Ensor se mit alors à peindre des tableaux dans des couleurs plutôt sombres en restituant l'atmosphère assez triste des intérieurs bourgeois de son époque avant d'évoluer vers une autre forme de peinture, plus claire et plus intéressante, en produisant des tableaux de paysages assez étranges qui précédèrent un Adam et Eve chassés du paradis diablement mystérieux.
En 1883, il trouva enfin le style qui fit plus tard sa célébrité avec ses Masques scandalisés représentant d'une manière assez déroutante des masques portés lors des parades de carnaval organisées à Ostende, semblables à ceux qui ornaient la boutique familiale.
Il peignit alors avec frénésie d'autres oeuvres percutantes, telles L'Intrigue, Squelettes se disputant un hareng saur ou encore Masques raillant la mort, toutes teintées d'un humour terriblement macabre encore plus exacerbé dans L'Entrée du Christ à Bruxelles, donnée pour être sa meilleure œuvre, mais que le Musée Getty de Malibu n'a pas voulu prêter au musée d'Orsay.
A une époque où la peinture avait tourné le dos à l'académisme pour se laisser embarquer dans une étonnante révolution à travers l'Impressionnisme et d'autres genres qui par la suite firent long feu comme le Divisionnisme, les Nabis ou le symbolisme, Ensor resta incompris et surtout raillé quand bien même il eut le grand mérite de revisiter la peinture flamande avec une audace inouie en allant ressusciter l'esprit de Jérôme Bosch ou de Bruegel.
Faisant fi des critiques, il continua à travailler en solitaire dans son atelier en produisant des oeuvres satiriques qui furent autant de réquisitoires rageurs contre la société de son temps, des toiles hautement colorées qui firent de lui un pionnier du Fauvisme.
Sa verve créatrice dura jusqu'en 1900 puis, probablement fatigué de lutter contre les moulins à la manière d'un Don Quichotte, il se laissa aller à créer des oeuvres répétitives sans se renouveler. Bizarrement, ce fut à partir du moment où il peignait des toiles stéréotypées que le peintre sortit enfin de l'anonymat en faisant subitement l'objet d'expositions et de la parution d'ouvrages le concernant. La gloire lui tendit enfin les bras au point que devenu le peintre préféré des Belges, il fut fait baron en 1929 par le roi Albert. Par contrecoup, Ensor cessa alors de peindre et à passer le temps qui lui restait à vivre à recevoir des admirateurs ou à jouer de la musique dans son atelier.

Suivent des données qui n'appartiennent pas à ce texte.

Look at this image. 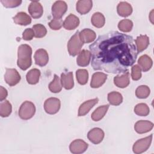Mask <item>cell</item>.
<instances>
[{"label":"cell","mask_w":154,"mask_h":154,"mask_svg":"<svg viewBox=\"0 0 154 154\" xmlns=\"http://www.w3.org/2000/svg\"><path fill=\"white\" fill-rule=\"evenodd\" d=\"M89 48L93 69L112 73L128 70L138 55L132 37L118 31L99 35Z\"/></svg>","instance_id":"6da1fadb"},{"label":"cell","mask_w":154,"mask_h":154,"mask_svg":"<svg viewBox=\"0 0 154 154\" xmlns=\"http://www.w3.org/2000/svg\"><path fill=\"white\" fill-rule=\"evenodd\" d=\"M32 48L26 44L19 46L17 51V64L23 70L28 69L32 64Z\"/></svg>","instance_id":"7a4b0ae2"},{"label":"cell","mask_w":154,"mask_h":154,"mask_svg":"<svg viewBox=\"0 0 154 154\" xmlns=\"http://www.w3.org/2000/svg\"><path fill=\"white\" fill-rule=\"evenodd\" d=\"M84 43L81 41L79 37V32L77 31L75 34L71 37L67 43V49L71 56L75 57L79 54Z\"/></svg>","instance_id":"3957f363"},{"label":"cell","mask_w":154,"mask_h":154,"mask_svg":"<svg viewBox=\"0 0 154 154\" xmlns=\"http://www.w3.org/2000/svg\"><path fill=\"white\" fill-rule=\"evenodd\" d=\"M35 112V107L30 101L24 102L19 110V116L23 120H28L33 117Z\"/></svg>","instance_id":"277c9868"},{"label":"cell","mask_w":154,"mask_h":154,"mask_svg":"<svg viewBox=\"0 0 154 154\" xmlns=\"http://www.w3.org/2000/svg\"><path fill=\"white\" fill-rule=\"evenodd\" d=\"M152 137L153 134H151L149 136L137 140L134 144L132 147V150L134 153L139 154L146 151L151 144Z\"/></svg>","instance_id":"5b68a950"},{"label":"cell","mask_w":154,"mask_h":154,"mask_svg":"<svg viewBox=\"0 0 154 154\" xmlns=\"http://www.w3.org/2000/svg\"><path fill=\"white\" fill-rule=\"evenodd\" d=\"M61 102L59 99L50 97L46 99L44 103V109L46 112L49 114H55L59 111Z\"/></svg>","instance_id":"8992f818"},{"label":"cell","mask_w":154,"mask_h":154,"mask_svg":"<svg viewBox=\"0 0 154 154\" xmlns=\"http://www.w3.org/2000/svg\"><path fill=\"white\" fill-rule=\"evenodd\" d=\"M20 79V75L16 69H6L4 79L8 85L10 86H14L19 82Z\"/></svg>","instance_id":"52a82bcc"},{"label":"cell","mask_w":154,"mask_h":154,"mask_svg":"<svg viewBox=\"0 0 154 154\" xmlns=\"http://www.w3.org/2000/svg\"><path fill=\"white\" fill-rule=\"evenodd\" d=\"M67 10V5L63 1H55L52 6V14L54 18L61 19Z\"/></svg>","instance_id":"ba28073f"},{"label":"cell","mask_w":154,"mask_h":154,"mask_svg":"<svg viewBox=\"0 0 154 154\" xmlns=\"http://www.w3.org/2000/svg\"><path fill=\"white\" fill-rule=\"evenodd\" d=\"M88 144L84 140L77 139L73 141L70 146L69 149L71 153L74 154H79L84 153L88 148Z\"/></svg>","instance_id":"9c48e42d"},{"label":"cell","mask_w":154,"mask_h":154,"mask_svg":"<svg viewBox=\"0 0 154 154\" xmlns=\"http://www.w3.org/2000/svg\"><path fill=\"white\" fill-rule=\"evenodd\" d=\"M88 139L93 144H99L104 138V132L99 128H94L90 130L87 134Z\"/></svg>","instance_id":"30bf717a"},{"label":"cell","mask_w":154,"mask_h":154,"mask_svg":"<svg viewBox=\"0 0 154 154\" xmlns=\"http://www.w3.org/2000/svg\"><path fill=\"white\" fill-rule=\"evenodd\" d=\"M28 12L32 17L34 19L40 18L43 13V7L37 1H31L28 7Z\"/></svg>","instance_id":"8fae6325"},{"label":"cell","mask_w":154,"mask_h":154,"mask_svg":"<svg viewBox=\"0 0 154 154\" xmlns=\"http://www.w3.org/2000/svg\"><path fill=\"white\" fill-rule=\"evenodd\" d=\"M35 63L40 66H45L49 61V55L47 51L43 49H39L35 52L34 56Z\"/></svg>","instance_id":"7c38bea8"},{"label":"cell","mask_w":154,"mask_h":154,"mask_svg":"<svg viewBox=\"0 0 154 154\" xmlns=\"http://www.w3.org/2000/svg\"><path fill=\"white\" fill-rule=\"evenodd\" d=\"M153 128V123L147 120H140L134 125L135 131L138 134H144L150 131Z\"/></svg>","instance_id":"4fadbf2b"},{"label":"cell","mask_w":154,"mask_h":154,"mask_svg":"<svg viewBox=\"0 0 154 154\" xmlns=\"http://www.w3.org/2000/svg\"><path fill=\"white\" fill-rule=\"evenodd\" d=\"M107 78V75L102 72H96L93 76L90 82V86L96 88L101 87L105 82Z\"/></svg>","instance_id":"5bb4252c"},{"label":"cell","mask_w":154,"mask_h":154,"mask_svg":"<svg viewBox=\"0 0 154 154\" xmlns=\"http://www.w3.org/2000/svg\"><path fill=\"white\" fill-rule=\"evenodd\" d=\"M91 58V54L90 51L86 49H83L79 53L76 58L77 64L81 67H85L89 64Z\"/></svg>","instance_id":"9a60e30c"},{"label":"cell","mask_w":154,"mask_h":154,"mask_svg":"<svg viewBox=\"0 0 154 154\" xmlns=\"http://www.w3.org/2000/svg\"><path fill=\"white\" fill-rule=\"evenodd\" d=\"M114 84L119 88H125L130 83L129 73L127 70L121 75H117L114 78Z\"/></svg>","instance_id":"2e32d148"},{"label":"cell","mask_w":154,"mask_h":154,"mask_svg":"<svg viewBox=\"0 0 154 154\" xmlns=\"http://www.w3.org/2000/svg\"><path fill=\"white\" fill-rule=\"evenodd\" d=\"M99 101L97 98H94L87 100L82 103L78 109V116H84L86 115L91 108H92Z\"/></svg>","instance_id":"e0dca14e"},{"label":"cell","mask_w":154,"mask_h":154,"mask_svg":"<svg viewBox=\"0 0 154 154\" xmlns=\"http://www.w3.org/2000/svg\"><path fill=\"white\" fill-rule=\"evenodd\" d=\"M79 18L73 14H70L63 22V26L67 30H72L78 26Z\"/></svg>","instance_id":"ac0fdd59"},{"label":"cell","mask_w":154,"mask_h":154,"mask_svg":"<svg viewBox=\"0 0 154 154\" xmlns=\"http://www.w3.org/2000/svg\"><path fill=\"white\" fill-rule=\"evenodd\" d=\"M92 6L93 2L91 0H79L76 2V8L79 13L85 14L90 11Z\"/></svg>","instance_id":"d6986e66"},{"label":"cell","mask_w":154,"mask_h":154,"mask_svg":"<svg viewBox=\"0 0 154 154\" xmlns=\"http://www.w3.org/2000/svg\"><path fill=\"white\" fill-rule=\"evenodd\" d=\"M79 37L84 43L93 42L96 37L95 32L90 29L85 28L79 32Z\"/></svg>","instance_id":"ffe728a7"},{"label":"cell","mask_w":154,"mask_h":154,"mask_svg":"<svg viewBox=\"0 0 154 154\" xmlns=\"http://www.w3.org/2000/svg\"><path fill=\"white\" fill-rule=\"evenodd\" d=\"M61 82L63 87L66 90L72 89L74 86L73 73L69 72L67 73H63L61 75Z\"/></svg>","instance_id":"44dd1931"},{"label":"cell","mask_w":154,"mask_h":154,"mask_svg":"<svg viewBox=\"0 0 154 154\" xmlns=\"http://www.w3.org/2000/svg\"><path fill=\"white\" fill-rule=\"evenodd\" d=\"M117 10L118 14L122 17H127L132 13V8L130 4L127 2H120L119 3Z\"/></svg>","instance_id":"7402d4cb"},{"label":"cell","mask_w":154,"mask_h":154,"mask_svg":"<svg viewBox=\"0 0 154 154\" xmlns=\"http://www.w3.org/2000/svg\"><path fill=\"white\" fill-rule=\"evenodd\" d=\"M14 22L17 25H28L31 22V17L25 12H19L13 17Z\"/></svg>","instance_id":"603a6c76"},{"label":"cell","mask_w":154,"mask_h":154,"mask_svg":"<svg viewBox=\"0 0 154 154\" xmlns=\"http://www.w3.org/2000/svg\"><path fill=\"white\" fill-rule=\"evenodd\" d=\"M135 42L138 53L145 50L149 45V38L146 35H140L137 37Z\"/></svg>","instance_id":"cb8c5ba5"},{"label":"cell","mask_w":154,"mask_h":154,"mask_svg":"<svg viewBox=\"0 0 154 154\" xmlns=\"http://www.w3.org/2000/svg\"><path fill=\"white\" fill-rule=\"evenodd\" d=\"M138 64L140 65L141 69L143 72H147L152 67L153 61L147 55H143L139 58Z\"/></svg>","instance_id":"d4e9b609"},{"label":"cell","mask_w":154,"mask_h":154,"mask_svg":"<svg viewBox=\"0 0 154 154\" xmlns=\"http://www.w3.org/2000/svg\"><path fill=\"white\" fill-rule=\"evenodd\" d=\"M108 108H109V105L108 104L100 106L98 108H97L91 114V117L92 120L95 122H97L101 120L105 116Z\"/></svg>","instance_id":"484cf974"},{"label":"cell","mask_w":154,"mask_h":154,"mask_svg":"<svg viewBox=\"0 0 154 154\" xmlns=\"http://www.w3.org/2000/svg\"><path fill=\"white\" fill-rule=\"evenodd\" d=\"M40 76V71L37 69L30 70L26 75V79L28 84L34 85L38 83Z\"/></svg>","instance_id":"4316f807"},{"label":"cell","mask_w":154,"mask_h":154,"mask_svg":"<svg viewBox=\"0 0 154 154\" xmlns=\"http://www.w3.org/2000/svg\"><path fill=\"white\" fill-rule=\"evenodd\" d=\"M91 22L94 26L99 28H102L104 25L105 19L104 16L101 13L96 12L93 14Z\"/></svg>","instance_id":"83f0119b"},{"label":"cell","mask_w":154,"mask_h":154,"mask_svg":"<svg viewBox=\"0 0 154 154\" xmlns=\"http://www.w3.org/2000/svg\"><path fill=\"white\" fill-rule=\"evenodd\" d=\"M62 84L60 78L57 75H54L53 80L49 84V89L52 93H57L61 91L62 89Z\"/></svg>","instance_id":"f1b7e54d"},{"label":"cell","mask_w":154,"mask_h":154,"mask_svg":"<svg viewBox=\"0 0 154 154\" xmlns=\"http://www.w3.org/2000/svg\"><path fill=\"white\" fill-rule=\"evenodd\" d=\"M108 100L111 105L117 106L123 101L122 94L117 91H112L108 94Z\"/></svg>","instance_id":"f546056e"},{"label":"cell","mask_w":154,"mask_h":154,"mask_svg":"<svg viewBox=\"0 0 154 154\" xmlns=\"http://www.w3.org/2000/svg\"><path fill=\"white\" fill-rule=\"evenodd\" d=\"M12 111V106L7 100L1 101L0 103V115L2 117H7L10 116Z\"/></svg>","instance_id":"4dcf8cb0"},{"label":"cell","mask_w":154,"mask_h":154,"mask_svg":"<svg viewBox=\"0 0 154 154\" xmlns=\"http://www.w3.org/2000/svg\"><path fill=\"white\" fill-rule=\"evenodd\" d=\"M76 79L81 85H85L88 79V73L85 69H78L76 72Z\"/></svg>","instance_id":"1f68e13d"},{"label":"cell","mask_w":154,"mask_h":154,"mask_svg":"<svg viewBox=\"0 0 154 154\" xmlns=\"http://www.w3.org/2000/svg\"><path fill=\"white\" fill-rule=\"evenodd\" d=\"M134 112L138 116H146L149 114L150 109L147 104L144 103H140L135 106Z\"/></svg>","instance_id":"d6a6232c"},{"label":"cell","mask_w":154,"mask_h":154,"mask_svg":"<svg viewBox=\"0 0 154 154\" xmlns=\"http://www.w3.org/2000/svg\"><path fill=\"white\" fill-rule=\"evenodd\" d=\"M150 93L149 87L147 85H140L137 87L135 91V95L138 98L145 99L147 98Z\"/></svg>","instance_id":"836d02e7"},{"label":"cell","mask_w":154,"mask_h":154,"mask_svg":"<svg viewBox=\"0 0 154 154\" xmlns=\"http://www.w3.org/2000/svg\"><path fill=\"white\" fill-rule=\"evenodd\" d=\"M32 29L34 32V37L36 38H42L45 37L47 33V30L45 26L40 23L33 25Z\"/></svg>","instance_id":"e575fe53"},{"label":"cell","mask_w":154,"mask_h":154,"mask_svg":"<svg viewBox=\"0 0 154 154\" xmlns=\"http://www.w3.org/2000/svg\"><path fill=\"white\" fill-rule=\"evenodd\" d=\"M133 27V23L129 19H123L119 22V29L125 32H130Z\"/></svg>","instance_id":"d590c367"},{"label":"cell","mask_w":154,"mask_h":154,"mask_svg":"<svg viewBox=\"0 0 154 154\" xmlns=\"http://www.w3.org/2000/svg\"><path fill=\"white\" fill-rule=\"evenodd\" d=\"M131 77L134 81H137L141 78V69L138 65L135 64L132 66L131 69Z\"/></svg>","instance_id":"8d00e7d4"},{"label":"cell","mask_w":154,"mask_h":154,"mask_svg":"<svg viewBox=\"0 0 154 154\" xmlns=\"http://www.w3.org/2000/svg\"><path fill=\"white\" fill-rule=\"evenodd\" d=\"M1 2L6 8H14L19 6L22 1L20 0H1Z\"/></svg>","instance_id":"74e56055"},{"label":"cell","mask_w":154,"mask_h":154,"mask_svg":"<svg viewBox=\"0 0 154 154\" xmlns=\"http://www.w3.org/2000/svg\"><path fill=\"white\" fill-rule=\"evenodd\" d=\"M49 27L53 30H58L63 25V21L61 19H53L49 22Z\"/></svg>","instance_id":"f35d334b"},{"label":"cell","mask_w":154,"mask_h":154,"mask_svg":"<svg viewBox=\"0 0 154 154\" xmlns=\"http://www.w3.org/2000/svg\"><path fill=\"white\" fill-rule=\"evenodd\" d=\"M34 36V32L32 29L26 28L22 34V38L25 40H31Z\"/></svg>","instance_id":"ab89813d"},{"label":"cell","mask_w":154,"mask_h":154,"mask_svg":"<svg viewBox=\"0 0 154 154\" xmlns=\"http://www.w3.org/2000/svg\"><path fill=\"white\" fill-rule=\"evenodd\" d=\"M8 95L7 90L4 88L2 86L0 87V100L3 101L5 99Z\"/></svg>","instance_id":"60d3db41"},{"label":"cell","mask_w":154,"mask_h":154,"mask_svg":"<svg viewBox=\"0 0 154 154\" xmlns=\"http://www.w3.org/2000/svg\"><path fill=\"white\" fill-rule=\"evenodd\" d=\"M153 10H152V11L150 12V14H149V19H150V20L152 23L153 24Z\"/></svg>","instance_id":"b9f144b4"}]
</instances>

Ensor exerça une profonde influence sur nombre d'artistes en Belgique et à l'étranger, notamment parmi les peintres expressionnistes allemands tandis que son succès ne manqua pas de se vérifier plus tard sur le marché de l'art et ce, dès la fin des années 1970 lorsque sa cote se mit à grimper inexorablement.
Devenu une légende vivante à la fin de sa vie, Ensor ne resta pas insensible aux honneurs en ayant la satisfaction d'avoir eu raison envers et contre tout de persévérer dans la voie qu'il s'était fixé pour recueillir finalement les lauriers d'une croisade mené durant plus de 30 ans en solitaire.